Before we get into calculating anything, I'd recommend that you double check that your motherboard and CPU support overclocking to use DDR3 1866, and if so, go with the 2x4GB DDR3 1866MHZ pack. You want two chips because the actual per-chip bandwidth of DDR modules is actually half the advertised rating, since they are made to be installed in pairs on dual BUSes or "channels", so always make sure you have an even number of chips of the same frequency installed if you want to get full bandwidth. The DDR3@1866 has the higher transfer rate (14928MB/s vs 12800MB/s), and as you will see, the chips both have pretty much equal advantage on each other in terms of timings.
Timings are given in clock ticks, so comparing the timings of a pair of chips of different frequency is an apples-to-oranges comparison, and requires some conversion. People can mean a lot of things when they say "performance" but I'm going to assume you mean "fast" and convert to seconds per rating. In general, as the frequency goes up, the time for a tick interval goes down (which is why faster RAM always seem to have higher timing values).
You can calculate the time interval between clock ticks with
1/(1/2 * frequency * 10e6) = T seconds
Since timings are in "ticks", you just multiply the rating by the interval in seconds.

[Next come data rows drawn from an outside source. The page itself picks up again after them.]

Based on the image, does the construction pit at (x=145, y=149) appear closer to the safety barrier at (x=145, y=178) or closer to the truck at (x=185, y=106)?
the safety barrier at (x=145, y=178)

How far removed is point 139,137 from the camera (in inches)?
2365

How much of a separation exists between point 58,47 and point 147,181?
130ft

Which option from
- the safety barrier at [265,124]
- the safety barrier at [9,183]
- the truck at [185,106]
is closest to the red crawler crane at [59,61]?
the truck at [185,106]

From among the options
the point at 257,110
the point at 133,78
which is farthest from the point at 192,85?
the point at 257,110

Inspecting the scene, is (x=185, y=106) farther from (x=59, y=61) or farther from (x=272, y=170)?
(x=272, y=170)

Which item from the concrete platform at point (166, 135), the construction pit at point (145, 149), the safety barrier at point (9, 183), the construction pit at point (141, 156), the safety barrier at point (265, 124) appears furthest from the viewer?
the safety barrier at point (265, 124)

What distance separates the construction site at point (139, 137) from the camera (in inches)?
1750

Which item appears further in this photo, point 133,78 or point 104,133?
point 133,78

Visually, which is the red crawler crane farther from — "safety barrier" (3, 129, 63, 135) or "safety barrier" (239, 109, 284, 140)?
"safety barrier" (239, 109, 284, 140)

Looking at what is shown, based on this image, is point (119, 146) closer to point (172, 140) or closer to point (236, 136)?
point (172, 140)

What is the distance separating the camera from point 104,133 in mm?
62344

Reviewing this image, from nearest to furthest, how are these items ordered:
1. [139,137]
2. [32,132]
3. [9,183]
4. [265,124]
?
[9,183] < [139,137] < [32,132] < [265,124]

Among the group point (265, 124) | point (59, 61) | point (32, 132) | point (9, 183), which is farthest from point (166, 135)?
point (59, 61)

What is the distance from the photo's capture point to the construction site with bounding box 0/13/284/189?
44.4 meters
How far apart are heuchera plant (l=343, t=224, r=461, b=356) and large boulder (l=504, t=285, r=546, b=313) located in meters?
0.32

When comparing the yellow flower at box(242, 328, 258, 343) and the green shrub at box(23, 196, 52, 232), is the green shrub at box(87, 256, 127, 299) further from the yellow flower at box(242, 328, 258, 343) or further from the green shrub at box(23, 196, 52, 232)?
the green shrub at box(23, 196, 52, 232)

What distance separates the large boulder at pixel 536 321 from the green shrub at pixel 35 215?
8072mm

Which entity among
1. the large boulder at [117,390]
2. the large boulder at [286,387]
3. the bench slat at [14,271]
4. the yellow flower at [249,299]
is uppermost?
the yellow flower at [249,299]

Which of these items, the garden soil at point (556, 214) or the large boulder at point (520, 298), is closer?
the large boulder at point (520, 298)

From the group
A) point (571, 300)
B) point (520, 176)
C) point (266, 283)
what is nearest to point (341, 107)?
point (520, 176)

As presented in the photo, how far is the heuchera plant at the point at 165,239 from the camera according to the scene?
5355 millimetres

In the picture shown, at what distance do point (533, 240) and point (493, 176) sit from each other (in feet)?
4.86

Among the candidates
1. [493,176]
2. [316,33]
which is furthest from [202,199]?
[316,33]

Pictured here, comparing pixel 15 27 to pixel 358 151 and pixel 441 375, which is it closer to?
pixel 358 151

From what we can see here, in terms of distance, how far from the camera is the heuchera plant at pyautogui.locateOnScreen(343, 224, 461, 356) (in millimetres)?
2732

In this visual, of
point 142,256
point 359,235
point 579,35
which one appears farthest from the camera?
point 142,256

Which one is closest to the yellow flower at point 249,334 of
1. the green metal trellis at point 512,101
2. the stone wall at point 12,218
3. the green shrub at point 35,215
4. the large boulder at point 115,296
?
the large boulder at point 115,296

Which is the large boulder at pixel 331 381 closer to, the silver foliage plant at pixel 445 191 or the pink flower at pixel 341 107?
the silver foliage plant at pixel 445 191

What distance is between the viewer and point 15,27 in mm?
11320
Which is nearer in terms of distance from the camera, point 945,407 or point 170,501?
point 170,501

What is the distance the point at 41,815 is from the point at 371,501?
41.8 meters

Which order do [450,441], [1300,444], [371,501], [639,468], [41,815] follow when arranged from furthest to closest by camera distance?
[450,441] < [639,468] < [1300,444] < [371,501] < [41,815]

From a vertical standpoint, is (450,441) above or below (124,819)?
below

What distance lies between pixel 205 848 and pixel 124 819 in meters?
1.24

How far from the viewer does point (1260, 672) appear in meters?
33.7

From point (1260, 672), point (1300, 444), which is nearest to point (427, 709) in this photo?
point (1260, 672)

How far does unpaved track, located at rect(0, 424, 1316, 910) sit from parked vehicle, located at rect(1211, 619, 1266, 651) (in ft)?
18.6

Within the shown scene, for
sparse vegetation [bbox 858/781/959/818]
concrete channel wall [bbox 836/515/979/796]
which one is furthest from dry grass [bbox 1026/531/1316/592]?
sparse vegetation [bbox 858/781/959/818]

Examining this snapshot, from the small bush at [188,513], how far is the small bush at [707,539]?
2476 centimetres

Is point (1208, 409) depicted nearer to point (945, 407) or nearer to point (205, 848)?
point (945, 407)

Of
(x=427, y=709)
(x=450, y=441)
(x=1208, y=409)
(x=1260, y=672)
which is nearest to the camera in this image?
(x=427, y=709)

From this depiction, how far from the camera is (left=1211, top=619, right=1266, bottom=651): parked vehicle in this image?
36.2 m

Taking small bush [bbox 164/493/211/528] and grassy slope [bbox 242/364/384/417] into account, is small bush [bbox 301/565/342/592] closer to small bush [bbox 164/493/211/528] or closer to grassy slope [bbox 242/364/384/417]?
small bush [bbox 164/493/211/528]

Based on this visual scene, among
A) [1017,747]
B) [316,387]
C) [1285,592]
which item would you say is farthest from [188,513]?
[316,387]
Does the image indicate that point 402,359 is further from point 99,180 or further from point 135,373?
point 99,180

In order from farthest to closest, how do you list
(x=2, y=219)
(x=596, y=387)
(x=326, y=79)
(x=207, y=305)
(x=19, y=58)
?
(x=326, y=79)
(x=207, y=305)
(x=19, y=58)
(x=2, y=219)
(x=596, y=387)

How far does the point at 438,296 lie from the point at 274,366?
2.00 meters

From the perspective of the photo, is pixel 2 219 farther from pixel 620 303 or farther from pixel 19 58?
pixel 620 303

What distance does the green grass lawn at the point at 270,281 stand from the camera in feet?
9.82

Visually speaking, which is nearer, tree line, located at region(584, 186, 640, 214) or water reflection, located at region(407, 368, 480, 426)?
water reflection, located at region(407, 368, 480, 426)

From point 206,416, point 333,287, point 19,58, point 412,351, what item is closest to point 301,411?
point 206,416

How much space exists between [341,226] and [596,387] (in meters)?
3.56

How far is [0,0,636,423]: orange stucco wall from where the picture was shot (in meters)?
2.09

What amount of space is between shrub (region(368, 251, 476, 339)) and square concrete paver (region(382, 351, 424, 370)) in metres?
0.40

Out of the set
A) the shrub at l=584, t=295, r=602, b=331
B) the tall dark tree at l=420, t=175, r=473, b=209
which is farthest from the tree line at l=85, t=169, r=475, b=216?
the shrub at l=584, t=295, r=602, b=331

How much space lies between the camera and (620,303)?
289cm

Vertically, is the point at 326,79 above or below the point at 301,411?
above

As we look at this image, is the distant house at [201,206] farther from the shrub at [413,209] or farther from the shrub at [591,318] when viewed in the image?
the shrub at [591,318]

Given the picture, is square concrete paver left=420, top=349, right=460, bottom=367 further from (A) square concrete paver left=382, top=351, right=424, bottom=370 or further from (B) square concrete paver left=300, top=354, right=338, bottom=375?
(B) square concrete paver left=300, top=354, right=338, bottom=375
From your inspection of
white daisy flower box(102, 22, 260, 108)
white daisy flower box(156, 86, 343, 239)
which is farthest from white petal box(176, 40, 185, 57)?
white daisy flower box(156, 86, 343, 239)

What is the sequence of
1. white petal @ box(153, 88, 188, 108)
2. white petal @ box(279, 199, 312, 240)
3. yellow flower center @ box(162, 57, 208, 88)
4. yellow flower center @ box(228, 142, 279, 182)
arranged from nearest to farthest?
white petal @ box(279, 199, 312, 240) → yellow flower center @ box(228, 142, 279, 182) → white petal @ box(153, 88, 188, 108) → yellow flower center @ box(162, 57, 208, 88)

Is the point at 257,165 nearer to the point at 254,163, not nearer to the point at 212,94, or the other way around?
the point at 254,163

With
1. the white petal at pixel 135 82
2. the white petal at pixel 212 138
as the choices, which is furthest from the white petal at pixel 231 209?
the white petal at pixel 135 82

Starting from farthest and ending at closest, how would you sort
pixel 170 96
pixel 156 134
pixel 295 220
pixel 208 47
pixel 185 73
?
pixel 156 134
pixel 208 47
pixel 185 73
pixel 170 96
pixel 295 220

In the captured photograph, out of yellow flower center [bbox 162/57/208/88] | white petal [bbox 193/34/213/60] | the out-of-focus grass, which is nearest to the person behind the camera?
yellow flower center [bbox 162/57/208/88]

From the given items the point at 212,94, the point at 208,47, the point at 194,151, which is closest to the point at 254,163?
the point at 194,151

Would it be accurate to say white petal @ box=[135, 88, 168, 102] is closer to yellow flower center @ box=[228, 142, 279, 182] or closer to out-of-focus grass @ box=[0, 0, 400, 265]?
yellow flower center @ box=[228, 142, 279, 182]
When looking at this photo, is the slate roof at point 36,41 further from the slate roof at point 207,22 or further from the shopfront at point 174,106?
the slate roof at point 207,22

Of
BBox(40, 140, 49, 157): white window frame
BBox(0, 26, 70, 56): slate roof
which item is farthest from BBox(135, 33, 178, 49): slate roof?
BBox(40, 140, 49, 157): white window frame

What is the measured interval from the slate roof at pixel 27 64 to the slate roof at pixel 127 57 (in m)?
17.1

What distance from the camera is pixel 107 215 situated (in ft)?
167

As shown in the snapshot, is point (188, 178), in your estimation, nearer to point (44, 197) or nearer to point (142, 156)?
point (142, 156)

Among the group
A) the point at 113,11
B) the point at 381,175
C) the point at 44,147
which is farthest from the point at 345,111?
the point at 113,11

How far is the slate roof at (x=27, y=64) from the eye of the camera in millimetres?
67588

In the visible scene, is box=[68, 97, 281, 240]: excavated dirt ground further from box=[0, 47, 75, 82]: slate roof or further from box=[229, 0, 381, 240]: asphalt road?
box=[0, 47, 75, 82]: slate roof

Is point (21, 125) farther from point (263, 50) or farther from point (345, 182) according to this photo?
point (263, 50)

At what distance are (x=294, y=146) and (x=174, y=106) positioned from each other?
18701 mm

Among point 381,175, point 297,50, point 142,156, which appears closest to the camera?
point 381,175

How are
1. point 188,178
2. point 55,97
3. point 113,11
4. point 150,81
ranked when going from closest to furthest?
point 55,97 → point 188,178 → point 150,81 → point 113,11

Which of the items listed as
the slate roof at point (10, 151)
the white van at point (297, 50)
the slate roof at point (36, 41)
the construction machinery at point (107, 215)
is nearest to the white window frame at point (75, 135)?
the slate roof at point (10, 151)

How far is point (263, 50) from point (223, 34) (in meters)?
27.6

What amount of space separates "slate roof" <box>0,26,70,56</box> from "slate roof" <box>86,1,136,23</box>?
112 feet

For your RAM, we end up with (these figures are rounded to the hundredth):
800 8-8-8-24 1.25e-9 seconds per clock tick
CL = (1.25e-9 * 8) = 1.0e-8 seconds
RtC = (1.25e-9 * 8) = 1.0e-8 seconds
RtP = (1.25e-9 * 8) = 1.0e-8 seconds
tRAS =(1.25e-9 * 24) = 3.0e-8 seconds
933 9-10-9-28 1.07e-9 seconds per clock tick
CL = (1.07e-9 * 9) = 9.65e-9 seconds
RtC = (1.07e-9 * 10) = 1.07e-8 seconds
RtP = (1.07e-9 * 9) = 9.65e-9 seconds
tRAS = (1.07e-9 * 28)= 3.0e-8 seconds (2.996e-8 actually)
So, by comparing the time, we can see that the 1866MHz chip:
Has a 0.00000000035 second advantage in CAS Latency and RAS-to-Precharge, (9@933 is faster than 8@800)
Is 0.0000000007 seconds slower than the 800MHz chip in RAS-to-CAS (8@800 is faster than 10@933)
Is 4e-10 faster at tRAS (this variance is seriously negligible but worth noting).
Wikipedia recommends more simply calculating the CL time in nanoseconds (ns) with
(CL/(freq-in-MHZ) * 1000) = timing in ns
rather than calculating all the values, which puts the 1866MHZ chip on top across the board. Remember, frequency is half the chip's label frequency.